Google presented the ‘Fast WordPiece Tokenization’ at EMNLP 2021, where they developed an improved end-to-end WordPiece tokenisation system. It has the capability to speed up the tokenisation process, saving computing resources and reducing the overall model latency. In comparison to traditional algorithms, this approach improved performance up to 8x faster as it reduces the complexity of the computation by order of magnitude. Google has applied this in a number of systems and has released it in TensorFlow Text.

Using the greedy longest-match-first strategy to tokenise a single word, WordPiece iteratively picks the longest prefix of the remaining text that matches a word in the model’s vocabulary. This approach is called MaxMatch and has been used in Chinese word segmentation since the 1980s. Despite its wide use in NLP, it is still computation intensive. Google has proposed an alternative to this – the LinMaxMatch, which has a tokenisation time that is strictly linear with respect to n.

In other terms, if tire-matching cannot match an input character for a given node, the standard algorithm backtracks to the last character where a token was matched and restarts the trie matching procedure from there. This results in repetitive and wasteful iterations. Instead of backtracking, Google’s method triggers a ‘failure transition’ in two steps. It first collects the precomputed tokens stored at that node, known as ‘failure pops’ and then follows the precomputed ‘failure link’ to a new node from where the trie matching process continues. As n operations are required to read the entire input, LinMaxMatch is asymptotically optimal for the MaxMatch problem.
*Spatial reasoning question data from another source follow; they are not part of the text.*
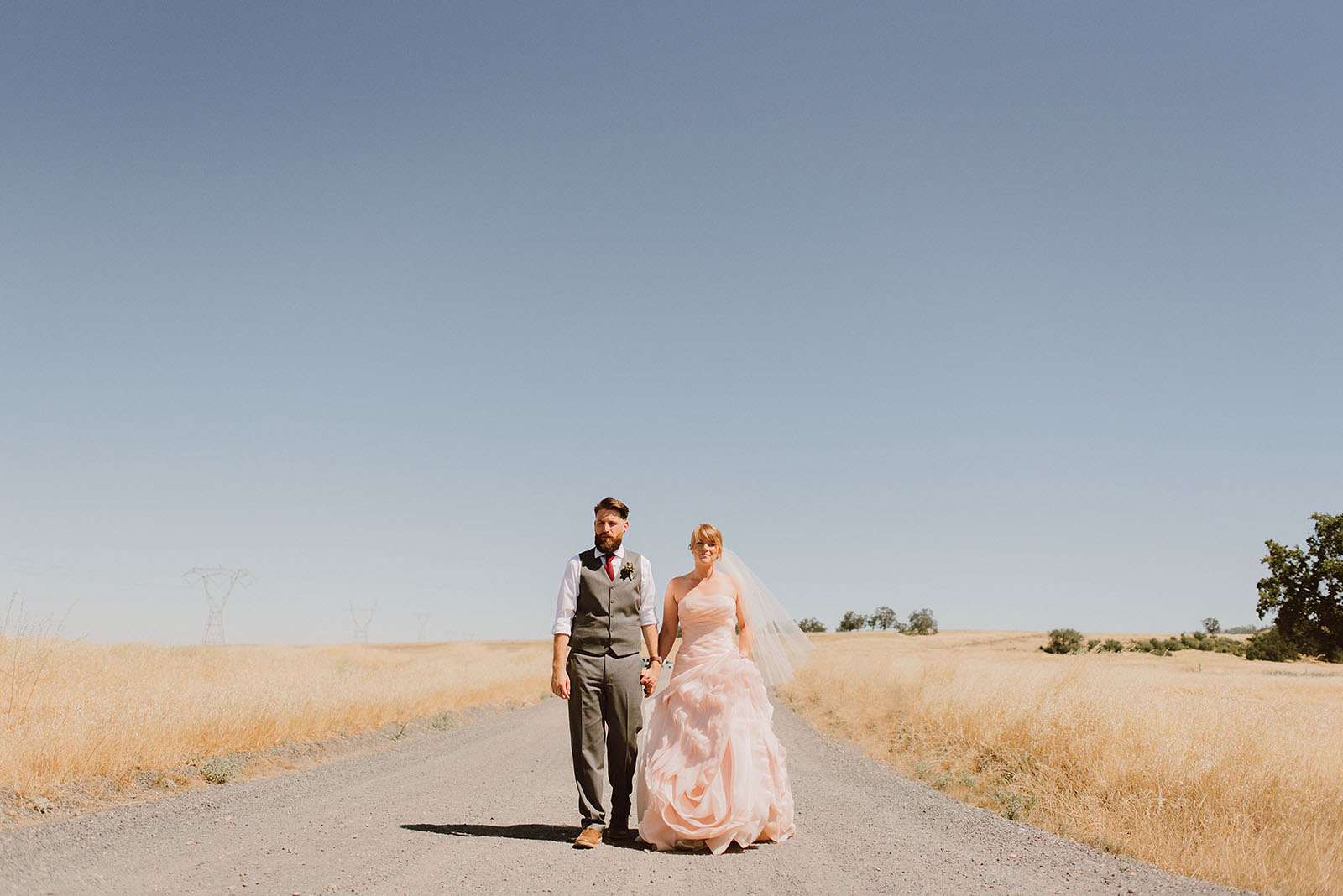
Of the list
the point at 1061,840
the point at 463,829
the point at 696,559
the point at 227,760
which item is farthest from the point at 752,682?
the point at 227,760

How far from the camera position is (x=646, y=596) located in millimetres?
7230

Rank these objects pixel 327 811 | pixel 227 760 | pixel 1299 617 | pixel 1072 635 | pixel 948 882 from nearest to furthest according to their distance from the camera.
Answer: pixel 948 882 → pixel 327 811 → pixel 227 760 → pixel 1299 617 → pixel 1072 635

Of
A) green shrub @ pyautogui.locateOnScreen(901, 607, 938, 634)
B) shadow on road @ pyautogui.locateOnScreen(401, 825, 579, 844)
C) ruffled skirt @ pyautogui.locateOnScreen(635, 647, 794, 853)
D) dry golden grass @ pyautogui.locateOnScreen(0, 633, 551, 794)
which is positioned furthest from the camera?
green shrub @ pyautogui.locateOnScreen(901, 607, 938, 634)

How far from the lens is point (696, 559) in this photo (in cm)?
757

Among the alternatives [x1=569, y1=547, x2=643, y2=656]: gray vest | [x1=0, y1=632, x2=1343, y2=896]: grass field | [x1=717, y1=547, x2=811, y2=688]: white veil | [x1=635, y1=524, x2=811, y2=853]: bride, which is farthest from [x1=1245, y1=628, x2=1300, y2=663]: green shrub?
[x1=569, y1=547, x2=643, y2=656]: gray vest

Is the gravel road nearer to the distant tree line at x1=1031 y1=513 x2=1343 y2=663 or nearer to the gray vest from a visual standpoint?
the gray vest

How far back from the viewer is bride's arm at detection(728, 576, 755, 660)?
750cm

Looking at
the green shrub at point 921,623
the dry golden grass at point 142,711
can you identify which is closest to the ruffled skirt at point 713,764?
the dry golden grass at point 142,711

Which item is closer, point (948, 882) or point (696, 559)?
point (948, 882)

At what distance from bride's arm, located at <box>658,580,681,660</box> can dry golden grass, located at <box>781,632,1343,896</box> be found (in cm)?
436

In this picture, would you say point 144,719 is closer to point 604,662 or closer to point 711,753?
point 604,662

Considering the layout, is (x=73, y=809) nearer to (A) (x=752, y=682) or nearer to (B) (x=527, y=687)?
(A) (x=752, y=682)

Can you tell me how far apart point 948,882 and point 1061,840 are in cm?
259

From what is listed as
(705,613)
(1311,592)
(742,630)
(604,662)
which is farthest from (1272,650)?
(604,662)
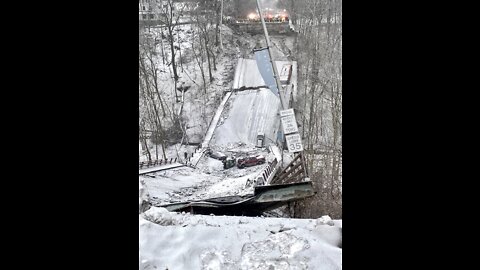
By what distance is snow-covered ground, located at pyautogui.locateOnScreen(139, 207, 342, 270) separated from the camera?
9.98 ft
As the existing systems pre-tokenise the input text by splitting it into words by whitespace, punctuation and characters, and then call WordPiece tokenisation on each resulting word, Google has proposed an end-to-end WordPiece tokeniser. It combines pre-tokenisation and WordPiece into a single, linear-time pass. It uses the LinMaxMatch trie-matching and failure transitions and only checks for whitespace and punctuation characters among the few input characters that are not handled by the loop. This makes it more efficient as it traverses the input only once, performs fewer whitespace/punctuation checks, and skips the creation of intermediate words.